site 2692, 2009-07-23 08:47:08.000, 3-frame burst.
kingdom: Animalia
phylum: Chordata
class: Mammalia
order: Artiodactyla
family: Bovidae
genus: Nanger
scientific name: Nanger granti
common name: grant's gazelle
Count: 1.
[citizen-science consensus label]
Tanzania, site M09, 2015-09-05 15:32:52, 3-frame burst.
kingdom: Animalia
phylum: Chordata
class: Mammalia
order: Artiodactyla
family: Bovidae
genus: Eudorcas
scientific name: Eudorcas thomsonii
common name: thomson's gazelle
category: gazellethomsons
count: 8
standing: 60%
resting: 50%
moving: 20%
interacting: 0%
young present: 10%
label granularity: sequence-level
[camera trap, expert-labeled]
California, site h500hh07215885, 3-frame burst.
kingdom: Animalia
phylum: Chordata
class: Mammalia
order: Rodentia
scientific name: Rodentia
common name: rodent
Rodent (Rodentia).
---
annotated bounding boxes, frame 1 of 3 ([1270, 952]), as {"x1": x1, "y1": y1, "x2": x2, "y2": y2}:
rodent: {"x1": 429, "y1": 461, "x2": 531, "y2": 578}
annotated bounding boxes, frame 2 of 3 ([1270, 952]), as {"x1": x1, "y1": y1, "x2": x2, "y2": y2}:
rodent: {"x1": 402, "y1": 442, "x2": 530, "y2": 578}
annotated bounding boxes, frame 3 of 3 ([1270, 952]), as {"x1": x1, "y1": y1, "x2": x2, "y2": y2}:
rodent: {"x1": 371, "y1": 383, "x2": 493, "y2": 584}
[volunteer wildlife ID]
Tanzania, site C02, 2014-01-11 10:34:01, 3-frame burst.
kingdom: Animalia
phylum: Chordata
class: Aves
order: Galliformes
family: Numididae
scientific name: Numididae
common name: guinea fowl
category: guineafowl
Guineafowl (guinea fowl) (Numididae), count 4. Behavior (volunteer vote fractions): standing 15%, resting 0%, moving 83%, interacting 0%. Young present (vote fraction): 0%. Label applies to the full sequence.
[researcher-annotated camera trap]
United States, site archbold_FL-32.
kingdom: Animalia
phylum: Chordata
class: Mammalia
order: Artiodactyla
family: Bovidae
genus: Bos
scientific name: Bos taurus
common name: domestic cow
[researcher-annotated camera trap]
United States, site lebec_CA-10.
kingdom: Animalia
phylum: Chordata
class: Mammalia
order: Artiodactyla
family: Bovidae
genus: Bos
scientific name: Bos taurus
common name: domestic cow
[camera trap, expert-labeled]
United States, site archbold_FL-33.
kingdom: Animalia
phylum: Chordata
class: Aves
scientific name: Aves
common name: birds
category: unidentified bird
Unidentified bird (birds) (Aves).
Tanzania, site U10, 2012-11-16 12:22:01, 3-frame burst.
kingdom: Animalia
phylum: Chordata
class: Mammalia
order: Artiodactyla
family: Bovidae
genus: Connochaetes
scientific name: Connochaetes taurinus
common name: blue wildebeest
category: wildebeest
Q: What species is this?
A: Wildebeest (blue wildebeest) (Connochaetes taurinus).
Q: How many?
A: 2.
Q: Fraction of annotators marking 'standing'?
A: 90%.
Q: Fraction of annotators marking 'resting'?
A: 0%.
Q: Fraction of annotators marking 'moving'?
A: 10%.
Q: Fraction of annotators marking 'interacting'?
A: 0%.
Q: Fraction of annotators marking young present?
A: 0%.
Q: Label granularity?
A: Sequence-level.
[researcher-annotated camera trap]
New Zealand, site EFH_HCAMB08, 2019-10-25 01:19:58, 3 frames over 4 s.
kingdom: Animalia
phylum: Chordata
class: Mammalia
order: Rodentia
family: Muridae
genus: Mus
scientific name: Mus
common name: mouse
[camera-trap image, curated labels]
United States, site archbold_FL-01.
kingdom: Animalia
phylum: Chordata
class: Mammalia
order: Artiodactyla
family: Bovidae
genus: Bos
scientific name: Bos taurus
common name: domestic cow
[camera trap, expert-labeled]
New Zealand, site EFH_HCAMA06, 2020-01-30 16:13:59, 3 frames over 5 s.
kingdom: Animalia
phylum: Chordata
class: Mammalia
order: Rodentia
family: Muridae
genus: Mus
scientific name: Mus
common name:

Work instructions: The lines to show are those in the data above that include "scientific".

Response below:
scientific name: Nanger granti
scientific name: Eudorcas thomsonii
scientific name: Rodentia
scientific name: Numididae
scientific name: Bos taurus
scientific name: Bos taurus
scientific name: Aves
scientific name: Connochaetes taurinus
scientific name: Mus
scientific name: Bos taurus
scientific name: Mus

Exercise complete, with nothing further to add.